Был месяц июнь. Событие, к которому мы привлекаем внимание терпеливого читателя, встряхнувшее жизнь города, поднявшее муть с самого его дна и попытавшееся расплескать пену достойнейших с поверхности, произошло в июне месяце, а именно в ту его счастливую часть, о которой знают только работники сельского, в прошлом социалистического, хозяйства. Это когда будущий урожай еще только закопан в землю, а закопанный раньше еще не созрел. Какие праздники и застолья устраивались в эту пору! Какие тосты поднимались! Какой бы рай был на земле, если бы эти тосты сбывались хоть на одну сотую часть? Сколько огненной жидкости утекало через миллионы глоток? И насколько огромной была бы труба, если бы кто-то мог объединить все эти глотки в одну? А если бы эта труба еще и запела, как она умеет?!

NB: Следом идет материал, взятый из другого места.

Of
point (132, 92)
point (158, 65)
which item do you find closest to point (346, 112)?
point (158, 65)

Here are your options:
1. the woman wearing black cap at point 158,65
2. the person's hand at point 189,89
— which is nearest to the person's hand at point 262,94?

Об этом, а также еще о чем-то, не выражаемом членораздельными звуками, думал некто Петров (фамилия подлинная), управляя обшарпанным трамваем и мучаясь всем организмом из-за последствий одного из вышеуказанных застолий. Бесконечная длина уходящих вперед и влево рельсов и общая неустроенность и «невезуха» частной жизни делали его лицо похожим на фотографию, которую слегка помяли перед экспонированием, а затем основательно передержали в проявителе.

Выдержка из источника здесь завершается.